Last week I just happened to read a piece of media criticism by James Fallows that was published in The Atlantic in February, 1996. It didn’t surprise me to see that very, very little has changed.

Here’s Fallows, writing about 1995:

In January of last year there was a chance to see how well the lesson had sunk in. In the days just before and after Bill Clinton delivered his State of the Union address to the new Republican-controlled Congress, he answered questions in a wide variety of forums in order to explain his plans.

On January 31, a week after the speech, the President flew to Boston and took questions from a group of teenagers. Their questions concerned the effects of legislation or government programs on their communities or schools.

Earlier in the month the President’s performance had been assessed by the three network-news anchors: Peter Jennings, of ABC; Dan Rather, of CBS; and Tom Brokaw, of NBC. There was no overlap whatsoever between the questions the students asked and those raised by the anchors. None of the questions from these news professionals concerned the impact of legislation or politics on people’s lives. Nearly all concerned the struggle for individual advancement among candidates.

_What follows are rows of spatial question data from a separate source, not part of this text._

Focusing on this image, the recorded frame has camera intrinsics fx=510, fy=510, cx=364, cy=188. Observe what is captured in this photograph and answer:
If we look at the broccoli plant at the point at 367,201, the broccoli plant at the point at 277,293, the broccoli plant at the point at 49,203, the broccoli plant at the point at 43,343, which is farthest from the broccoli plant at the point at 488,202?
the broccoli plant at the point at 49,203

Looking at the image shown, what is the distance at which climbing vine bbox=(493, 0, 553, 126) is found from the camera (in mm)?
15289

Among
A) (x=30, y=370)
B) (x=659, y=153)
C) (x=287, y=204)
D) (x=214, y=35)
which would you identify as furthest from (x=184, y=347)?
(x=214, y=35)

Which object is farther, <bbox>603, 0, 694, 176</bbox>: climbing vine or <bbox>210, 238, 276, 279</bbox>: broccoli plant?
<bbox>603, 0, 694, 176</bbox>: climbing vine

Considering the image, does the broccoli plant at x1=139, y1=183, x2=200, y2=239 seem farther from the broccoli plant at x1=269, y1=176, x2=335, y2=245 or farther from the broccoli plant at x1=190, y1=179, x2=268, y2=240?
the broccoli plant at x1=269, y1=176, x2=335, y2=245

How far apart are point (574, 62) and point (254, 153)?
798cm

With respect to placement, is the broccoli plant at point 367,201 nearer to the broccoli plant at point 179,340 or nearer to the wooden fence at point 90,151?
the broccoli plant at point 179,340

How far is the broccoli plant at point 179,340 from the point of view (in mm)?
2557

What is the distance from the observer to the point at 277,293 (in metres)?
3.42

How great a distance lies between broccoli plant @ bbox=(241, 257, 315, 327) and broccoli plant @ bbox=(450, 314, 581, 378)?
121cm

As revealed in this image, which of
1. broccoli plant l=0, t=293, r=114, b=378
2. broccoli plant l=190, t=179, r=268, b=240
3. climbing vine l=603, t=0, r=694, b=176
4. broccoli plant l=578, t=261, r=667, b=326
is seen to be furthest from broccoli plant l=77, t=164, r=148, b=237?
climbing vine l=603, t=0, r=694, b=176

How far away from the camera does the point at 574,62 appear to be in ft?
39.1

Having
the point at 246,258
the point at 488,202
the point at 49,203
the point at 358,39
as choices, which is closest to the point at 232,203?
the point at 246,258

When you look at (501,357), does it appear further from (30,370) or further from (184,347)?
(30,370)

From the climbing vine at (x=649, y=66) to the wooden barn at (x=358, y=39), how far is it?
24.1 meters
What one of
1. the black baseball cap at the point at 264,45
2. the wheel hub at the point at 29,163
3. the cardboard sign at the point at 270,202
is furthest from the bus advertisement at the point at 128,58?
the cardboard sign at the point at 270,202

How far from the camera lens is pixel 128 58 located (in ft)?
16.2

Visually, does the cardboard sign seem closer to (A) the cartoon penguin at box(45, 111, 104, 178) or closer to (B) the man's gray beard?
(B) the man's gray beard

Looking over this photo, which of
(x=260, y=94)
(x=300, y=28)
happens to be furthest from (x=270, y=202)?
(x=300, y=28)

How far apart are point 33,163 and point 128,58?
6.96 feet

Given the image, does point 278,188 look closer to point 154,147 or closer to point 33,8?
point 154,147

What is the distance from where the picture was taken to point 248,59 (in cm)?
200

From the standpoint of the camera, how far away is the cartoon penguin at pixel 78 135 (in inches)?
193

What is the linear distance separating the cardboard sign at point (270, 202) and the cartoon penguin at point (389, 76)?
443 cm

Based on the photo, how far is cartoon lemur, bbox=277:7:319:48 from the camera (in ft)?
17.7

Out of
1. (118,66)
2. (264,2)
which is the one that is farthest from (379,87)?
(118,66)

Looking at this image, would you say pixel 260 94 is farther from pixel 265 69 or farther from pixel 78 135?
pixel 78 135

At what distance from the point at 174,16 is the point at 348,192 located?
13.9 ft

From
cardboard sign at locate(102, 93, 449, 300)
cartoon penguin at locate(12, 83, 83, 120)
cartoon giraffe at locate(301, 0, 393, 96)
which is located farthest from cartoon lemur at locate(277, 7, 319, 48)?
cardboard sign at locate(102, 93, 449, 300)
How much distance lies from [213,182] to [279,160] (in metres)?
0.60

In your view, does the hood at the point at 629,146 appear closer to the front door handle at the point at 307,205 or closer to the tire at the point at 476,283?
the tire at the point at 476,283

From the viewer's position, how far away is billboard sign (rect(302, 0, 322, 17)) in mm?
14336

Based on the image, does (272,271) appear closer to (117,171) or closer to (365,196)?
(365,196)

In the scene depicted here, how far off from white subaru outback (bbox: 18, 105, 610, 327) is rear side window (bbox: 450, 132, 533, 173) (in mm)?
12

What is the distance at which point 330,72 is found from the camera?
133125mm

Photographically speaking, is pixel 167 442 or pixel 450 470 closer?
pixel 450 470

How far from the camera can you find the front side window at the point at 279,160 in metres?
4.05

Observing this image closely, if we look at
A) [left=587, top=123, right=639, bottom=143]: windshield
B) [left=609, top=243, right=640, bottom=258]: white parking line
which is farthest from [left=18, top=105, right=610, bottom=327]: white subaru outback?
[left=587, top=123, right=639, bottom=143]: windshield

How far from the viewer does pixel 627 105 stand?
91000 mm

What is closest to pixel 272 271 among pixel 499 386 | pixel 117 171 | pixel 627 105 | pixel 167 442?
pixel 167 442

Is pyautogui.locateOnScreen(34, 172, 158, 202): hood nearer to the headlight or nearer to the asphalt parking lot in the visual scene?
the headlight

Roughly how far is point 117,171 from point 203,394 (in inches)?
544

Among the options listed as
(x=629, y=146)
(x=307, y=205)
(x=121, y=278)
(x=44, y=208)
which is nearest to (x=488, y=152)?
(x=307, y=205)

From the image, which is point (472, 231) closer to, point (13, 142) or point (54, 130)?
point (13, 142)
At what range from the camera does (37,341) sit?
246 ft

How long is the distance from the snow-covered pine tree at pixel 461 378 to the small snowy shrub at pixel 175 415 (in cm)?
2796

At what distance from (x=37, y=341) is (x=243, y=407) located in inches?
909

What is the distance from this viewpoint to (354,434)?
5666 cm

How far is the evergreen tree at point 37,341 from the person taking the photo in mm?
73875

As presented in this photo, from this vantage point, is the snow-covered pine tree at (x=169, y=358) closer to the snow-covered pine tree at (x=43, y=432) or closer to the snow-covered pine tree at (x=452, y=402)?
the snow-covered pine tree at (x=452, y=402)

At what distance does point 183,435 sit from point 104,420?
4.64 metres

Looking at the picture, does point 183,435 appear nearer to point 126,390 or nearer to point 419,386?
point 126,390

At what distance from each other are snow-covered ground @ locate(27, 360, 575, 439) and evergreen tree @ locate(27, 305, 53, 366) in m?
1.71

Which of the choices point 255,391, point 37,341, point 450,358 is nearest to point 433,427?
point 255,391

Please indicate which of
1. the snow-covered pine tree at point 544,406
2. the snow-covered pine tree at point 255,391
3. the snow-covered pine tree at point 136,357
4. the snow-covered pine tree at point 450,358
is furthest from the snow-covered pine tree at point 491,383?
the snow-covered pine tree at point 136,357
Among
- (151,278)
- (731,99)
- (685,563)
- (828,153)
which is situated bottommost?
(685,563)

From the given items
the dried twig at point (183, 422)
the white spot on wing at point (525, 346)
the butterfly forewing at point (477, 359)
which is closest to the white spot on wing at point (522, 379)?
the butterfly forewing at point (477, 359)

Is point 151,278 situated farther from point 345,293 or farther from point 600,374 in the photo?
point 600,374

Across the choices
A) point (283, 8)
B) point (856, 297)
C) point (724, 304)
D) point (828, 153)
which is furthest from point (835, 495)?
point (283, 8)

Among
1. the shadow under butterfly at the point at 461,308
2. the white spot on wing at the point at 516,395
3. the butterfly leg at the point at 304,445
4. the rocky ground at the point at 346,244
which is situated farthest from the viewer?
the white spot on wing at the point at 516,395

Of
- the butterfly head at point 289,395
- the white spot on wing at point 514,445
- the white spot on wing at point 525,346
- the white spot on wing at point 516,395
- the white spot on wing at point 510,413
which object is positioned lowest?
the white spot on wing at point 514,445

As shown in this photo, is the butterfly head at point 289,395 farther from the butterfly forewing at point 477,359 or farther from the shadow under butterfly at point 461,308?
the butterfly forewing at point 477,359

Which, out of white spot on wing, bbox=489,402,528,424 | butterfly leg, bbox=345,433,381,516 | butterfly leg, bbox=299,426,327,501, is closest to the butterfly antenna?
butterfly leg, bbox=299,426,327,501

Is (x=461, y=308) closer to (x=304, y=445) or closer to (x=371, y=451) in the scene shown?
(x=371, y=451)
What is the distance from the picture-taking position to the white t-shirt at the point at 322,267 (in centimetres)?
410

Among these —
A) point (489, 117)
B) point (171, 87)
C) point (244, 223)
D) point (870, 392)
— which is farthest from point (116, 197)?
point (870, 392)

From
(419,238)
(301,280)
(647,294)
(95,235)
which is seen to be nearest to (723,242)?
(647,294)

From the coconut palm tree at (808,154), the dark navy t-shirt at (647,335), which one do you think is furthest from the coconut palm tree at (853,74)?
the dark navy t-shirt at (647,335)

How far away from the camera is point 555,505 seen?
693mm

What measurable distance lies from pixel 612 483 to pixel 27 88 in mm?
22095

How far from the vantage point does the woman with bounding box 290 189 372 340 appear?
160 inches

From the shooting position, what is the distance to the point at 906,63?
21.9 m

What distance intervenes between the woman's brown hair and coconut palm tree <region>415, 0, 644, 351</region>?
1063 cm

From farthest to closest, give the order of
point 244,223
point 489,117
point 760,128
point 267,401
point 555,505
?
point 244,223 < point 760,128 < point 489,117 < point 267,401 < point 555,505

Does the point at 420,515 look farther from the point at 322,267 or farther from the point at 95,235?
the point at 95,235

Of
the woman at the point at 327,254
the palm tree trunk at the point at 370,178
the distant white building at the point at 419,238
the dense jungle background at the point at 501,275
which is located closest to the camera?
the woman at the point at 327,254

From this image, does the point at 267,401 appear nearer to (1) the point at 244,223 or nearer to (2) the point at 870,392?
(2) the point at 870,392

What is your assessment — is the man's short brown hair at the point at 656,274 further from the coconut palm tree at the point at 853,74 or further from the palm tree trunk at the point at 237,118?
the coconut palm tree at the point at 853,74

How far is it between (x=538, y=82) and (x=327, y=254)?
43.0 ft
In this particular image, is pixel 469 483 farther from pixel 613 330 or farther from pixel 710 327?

Today, President Obama answered questions posted on Twitter. The Boston Globe compared the topics of questions put to the President on Twitter to those asked by the White House press corps over the past two weeks. Two percent of the questions asked on Twitter were about negotiations with Congress, compared to 24% of the questions asked by the pro journalists.

I think the good news, though, is that when it comes to getting information about how government policies affect people’s lives, we have a lot more alternative outlets today than we did in 1996. Sure, we have several terrible 24 hour cable news networks that devote more hours than ever to horse race coverage of what’s going on in Washington, DC, but we also have plenty of online outlets that dig deep into the actual results of government policy. That’s a big improvement.

By the way, you should read the article mentioned above, Why Americans Hate the Media. It’s completely relevant and interesting. The footage from the Ethics in America television show mentioned in the article is available on YouTube.

One thought on “Fifteen years of missing the point

  1. I found the fist page of the linked article riveting. Quite a conflux of opinions, each with it’s own merits on different sides of the coin.

    Great journalism. It’s going to stay in my head for a while.